(Dataset items)
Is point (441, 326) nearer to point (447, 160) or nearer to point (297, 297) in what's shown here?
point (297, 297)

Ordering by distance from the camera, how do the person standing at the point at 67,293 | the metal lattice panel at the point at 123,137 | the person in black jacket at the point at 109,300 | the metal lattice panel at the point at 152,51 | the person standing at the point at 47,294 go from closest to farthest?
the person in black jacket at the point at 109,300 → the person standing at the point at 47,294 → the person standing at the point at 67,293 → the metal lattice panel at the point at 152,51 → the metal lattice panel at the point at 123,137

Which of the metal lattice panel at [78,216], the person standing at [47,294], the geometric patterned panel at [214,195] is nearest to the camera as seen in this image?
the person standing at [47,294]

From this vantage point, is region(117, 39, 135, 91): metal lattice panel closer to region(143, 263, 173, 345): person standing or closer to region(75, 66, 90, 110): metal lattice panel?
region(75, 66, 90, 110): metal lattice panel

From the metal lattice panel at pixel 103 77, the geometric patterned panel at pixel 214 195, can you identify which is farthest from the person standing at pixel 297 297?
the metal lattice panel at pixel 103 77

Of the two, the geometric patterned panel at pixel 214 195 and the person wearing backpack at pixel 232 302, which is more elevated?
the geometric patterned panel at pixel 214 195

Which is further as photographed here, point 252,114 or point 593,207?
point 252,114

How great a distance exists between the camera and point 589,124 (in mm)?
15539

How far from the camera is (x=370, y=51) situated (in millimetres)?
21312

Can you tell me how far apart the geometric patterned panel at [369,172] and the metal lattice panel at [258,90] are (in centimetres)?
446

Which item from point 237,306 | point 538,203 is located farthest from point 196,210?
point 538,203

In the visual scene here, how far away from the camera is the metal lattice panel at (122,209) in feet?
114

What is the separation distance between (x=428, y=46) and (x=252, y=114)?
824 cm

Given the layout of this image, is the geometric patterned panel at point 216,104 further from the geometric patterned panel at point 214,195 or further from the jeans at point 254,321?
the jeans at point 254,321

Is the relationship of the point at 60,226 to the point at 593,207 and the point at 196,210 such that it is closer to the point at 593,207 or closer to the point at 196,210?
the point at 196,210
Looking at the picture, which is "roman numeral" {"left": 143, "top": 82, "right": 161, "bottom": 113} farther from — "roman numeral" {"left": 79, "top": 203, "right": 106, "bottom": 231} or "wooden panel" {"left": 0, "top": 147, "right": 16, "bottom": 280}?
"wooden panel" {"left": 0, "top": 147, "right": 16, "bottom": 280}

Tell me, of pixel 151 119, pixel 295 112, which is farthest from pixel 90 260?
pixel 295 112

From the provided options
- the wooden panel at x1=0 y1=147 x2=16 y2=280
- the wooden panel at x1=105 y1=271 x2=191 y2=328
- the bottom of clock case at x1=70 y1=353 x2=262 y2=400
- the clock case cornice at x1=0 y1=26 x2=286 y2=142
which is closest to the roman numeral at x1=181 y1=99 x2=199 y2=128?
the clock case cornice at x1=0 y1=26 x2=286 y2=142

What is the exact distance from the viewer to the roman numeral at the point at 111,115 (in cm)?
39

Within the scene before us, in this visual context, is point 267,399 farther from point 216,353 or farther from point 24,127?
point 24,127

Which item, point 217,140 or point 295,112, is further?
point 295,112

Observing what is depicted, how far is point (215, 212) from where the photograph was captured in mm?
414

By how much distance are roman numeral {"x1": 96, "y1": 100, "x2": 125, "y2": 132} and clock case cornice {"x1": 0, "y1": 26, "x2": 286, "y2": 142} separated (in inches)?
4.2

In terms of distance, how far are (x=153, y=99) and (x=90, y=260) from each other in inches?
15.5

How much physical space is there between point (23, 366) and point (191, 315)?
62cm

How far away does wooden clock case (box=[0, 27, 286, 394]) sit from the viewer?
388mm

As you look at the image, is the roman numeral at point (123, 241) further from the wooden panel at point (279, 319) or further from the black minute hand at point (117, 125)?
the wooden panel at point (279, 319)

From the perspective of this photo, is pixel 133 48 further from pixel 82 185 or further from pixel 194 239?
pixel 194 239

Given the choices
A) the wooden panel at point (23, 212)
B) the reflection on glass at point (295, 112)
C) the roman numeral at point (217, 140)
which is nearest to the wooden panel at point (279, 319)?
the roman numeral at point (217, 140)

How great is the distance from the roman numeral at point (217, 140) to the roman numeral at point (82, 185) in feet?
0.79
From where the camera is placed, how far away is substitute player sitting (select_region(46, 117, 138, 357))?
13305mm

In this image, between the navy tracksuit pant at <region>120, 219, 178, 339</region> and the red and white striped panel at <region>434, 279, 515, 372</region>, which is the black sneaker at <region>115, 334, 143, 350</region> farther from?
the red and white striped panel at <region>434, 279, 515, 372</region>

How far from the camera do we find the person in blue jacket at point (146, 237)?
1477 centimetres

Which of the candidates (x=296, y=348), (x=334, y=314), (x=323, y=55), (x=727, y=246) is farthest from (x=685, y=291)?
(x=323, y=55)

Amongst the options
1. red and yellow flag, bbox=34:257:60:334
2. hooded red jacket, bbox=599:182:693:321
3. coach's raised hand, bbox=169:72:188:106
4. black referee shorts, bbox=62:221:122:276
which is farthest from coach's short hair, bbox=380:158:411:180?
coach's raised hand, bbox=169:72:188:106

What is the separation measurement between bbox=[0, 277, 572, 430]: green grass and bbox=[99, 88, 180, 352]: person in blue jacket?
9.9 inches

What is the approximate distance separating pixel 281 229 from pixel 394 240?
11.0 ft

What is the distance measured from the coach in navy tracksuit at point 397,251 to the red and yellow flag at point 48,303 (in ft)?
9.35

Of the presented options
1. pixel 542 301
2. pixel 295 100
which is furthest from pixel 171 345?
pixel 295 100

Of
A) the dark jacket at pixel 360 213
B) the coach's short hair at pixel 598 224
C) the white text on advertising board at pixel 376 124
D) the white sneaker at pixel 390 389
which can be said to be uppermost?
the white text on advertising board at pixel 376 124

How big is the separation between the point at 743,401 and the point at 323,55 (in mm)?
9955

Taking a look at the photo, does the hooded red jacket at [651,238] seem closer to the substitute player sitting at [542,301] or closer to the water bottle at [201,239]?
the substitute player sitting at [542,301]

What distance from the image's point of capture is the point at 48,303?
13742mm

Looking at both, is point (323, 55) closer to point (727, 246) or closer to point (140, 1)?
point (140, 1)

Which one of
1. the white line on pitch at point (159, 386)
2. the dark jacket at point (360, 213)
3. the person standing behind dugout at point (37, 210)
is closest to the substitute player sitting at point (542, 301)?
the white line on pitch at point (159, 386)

Directive »
Copy every line above word for word, from the first through the last.

Task output »
Is point (441, 326) nearer to point (447, 160) or nearer to point (297, 297) in what's shown here?
point (297, 297)

Ordering by distance from the camera, how do the person standing at the point at 67,293 | the metal lattice panel at the point at 123,137 | the person in black jacket at the point at 109,300 | the metal lattice panel at the point at 152,51 | the person standing at the point at 47,294 go from closest to farthest?
the person in black jacket at the point at 109,300 → the person standing at the point at 47,294 → the person standing at the point at 67,293 → the metal lattice panel at the point at 152,51 → the metal lattice panel at the point at 123,137

Which of the metal lattice panel at [78,216], the person standing at [47,294], the geometric patterned panel at [214,195] is nearest to the camera as seen in this image?
the person standing at [47,294]

From this vantage point, is region(117, 39, 135, 91): metal lattice panel closer to region(143, 263, 173, 345): person standing or closer to region(75, 66, 90, 110): metal lattice panel?
region(75, 66, 90, 110): metal lattice panel

From the metal lattice panel at pixel 103 77, the geometric patterned panel at pixel 214 195, can you identify which is farthest from the person standing at pixel 297 297?
the metal lattice panel at pixel 103 77

Of the two, the geometric patterned panel at pixel 214 195 and the person wearing backpack at pixel 232 302, which is more elevated?
the geometric patterned panel at pixel 214 195

Which is further as photographed here, point 252,114 or point 593,207?
point 252,114

How great a distance exists between the camera and point 589,124 (in mm)?
15539

How far from the camera is (x=370, y=51) situated (in millimetres)?
21312

Can you tell me how far apart the geometric patterned panel at [369,172] and the metal lattice panel at [258,90] are (in centimetres)?
446

Which item from point 237,306 | point 538,203 is located farthest from point 196,210?
point 538,203

In the visual scene here, how far away from the camera is the metal lattice panel at (122,209) in feet?
114

What is the separation distance between (x=428, y=46) and (x=252, y=114)?
824 cm

Given the layout of this image, is the geometric patterned panel at point 216,104 further from the geometric patterned panel at point 214,195 or further from the jeans at point 254,321?
the jeans at point 254,321

Is the relationship of the point at 60,226 to the point at 593,207 and the point at 196,210 such that it is closer to the point at 593,207 or closer to the point at 196,210?
the point at 196,210
Looking at the picture, which is "roman numeral" {"left": 143, "top": 82, "right": 161, "bottom": 113} farther from — "roman numeral" {"left": 79, "top": 203, "right": 106, "bottom": 231} or "wooden panel" {"left": 0, "top": 147, "right": 16, "bottom": 280}?
"wooden panel" {"left": 0, "top": 147, "right": 16, "bottom": 280}

Tell me, of pixel 151 119, pixel 295 112, which is farthest from pixel 90 260?
pixel 295 112

From the provided options
- the wooden panel at x1=0 y1=147 x2=16 y2=280
- the wooden panel at x1=105 y1=271 x2=191 y2=328
- the bottom of clock case at x1=70 y1=353 x2=262 y2=400
- the clock case cornice at x1=0 y1=26 x2=286 y2=142
which is closest to the roman numeral at x1=181 y1=99 x2=199 y2=128?
the clock case cornice at x1=0 y1=26 x2=286 y2=142

What is the exact distance from the viewer to the roman numeral at the point at 111,115 (in cm)?
39

Within the scene before us, in this visual context, is point 267,399 farther from point 216,353 or farther from point 24,127?
point 24,127

Which item, point 217,140 or point 295,112, is further?
point 295,112

Observing what is depicted, how far is point (215, 212) from where the photograph was captured in mm?
414

By how much distance are roman numeral {"x1": 96, "y1": 100, "x2": 125, "y2": 132} and clock case cornice {"x1": 0, "y1": 26, "x2": 286, "y2": 142} separated (in inches)?
4.2

In terms of distance, how far are (x=153, y=99) and (x=90, y=260) from each other in inches?
15.5

How much physical space is there between point (23, 366) and point (191, 315)?
62cm

How far away does wooden clock case (box=[0, 27, 286, 394]) sit from the viewer?
388mm

As you look at the image, is the roman numeral at point (123, 241) further from the wooden panel at point (279, 319) or further from the black minute hand at point (117, 125)?
the wooden panel at point (279, 319)

From the perspective of this photo, is pixel 133 48 further from pixel 82 185 or further from pixel 194 239?
pixel 194 239

Given the choices
A) the wooden panel at point (23, 212)
B) the reflection on glass at point (295, 112)
C) the roman numeral at point (217, 140)
which is nearest to the wooden panel at point (279, 319)?
the roman numeral at point (217, 140)

How great is the distance from the roman numeral at point (217, 140) to the roman numeral at point (82, 185) in feet?
0.79
From where the camera is placed, how far away is substitute player sitting (select_region(46, 117, 138, 357))?
13305mm

In this image, between the navy tracksuit pant at <region>120, 219, 178, 339</region> and the red and white striped panel at <region>434, 279, 515, 372</region>, which is the black sneaker at <region>115, 334, 143, 350</region> farther from?
the red and white striped panel at <region>434, 279, 515, 372</region>

How far from the camera do we find the person in blue jacket at point (146, 237)?
1477 centimetres

Which of the candidates (x=296, y=348), (x=334, y=314), (x=323, y=55), (x=727, y=246) is farthest from (x=685, y=291)?
(x=323, y=55)

Amongst the options
1. red and yellow flag, bbox=34:257:60:334
2. hooded red jacket, bbox=599:182:693:321
3. coach's raised hand, bbox=169:72:188:106
4. black referee shorts, bbox=62:221:122:276
which is farthest from coach's short hair, bbox=380:158:411:180?
coach's raised hand, bbox=169:72:188:106

What is the separation measurement between bbox=[0, 277, 572, 430]: green grass and bbox=[99, 88, 180, 352]: person in blue jacket?
9.9 inches

What is the approximate distance separating pixel 281 229 from pixel 394 240?
11.0 ft

What is the distance measured from the coach in navy tracksuit at point 397,251 to the red and yellow flag at point 48,303 (in ft)?
9.35

Of the presented options
1. pixel 542 301
2. pixel 295 100
which is furthest from pixel 171 345?
pixel 295 100

Of
A) the dark jacket at pixel 360 213
B) the coach's short hair at pixel 598 224
C) the white text on advertising board at pixel 376 124
D) the white sneaker at pixel 390 389
which can be said to be uppermost?
the white text on advertising board at pixel 376 124

How big is the separation between the point at 743,401 and the point at 323,55 (in mm)?
9955

Taking a look at the photo, does the hooded red jacket at [651,238] seem closer to the substitute player sitting at [542,301] or closer to the water bottle at [201,239]?
the substitute player sitting at [542,301]

What distance from the image's point of capture is the point at 48,303?
13742mm

Looking at both, is point (323, 55) closer to point (727, 246) or closer to point (140, 1)?
point (140, 1)

Which one of
1. the white line on pitch at point (159, 386)
2. the dark jacket at point (360, 213)
3. the person standing behind dugout at point (37, 210)
is closest to the substitute player sitting at point (542, 301)?
the white line on pitch at point (159, 386)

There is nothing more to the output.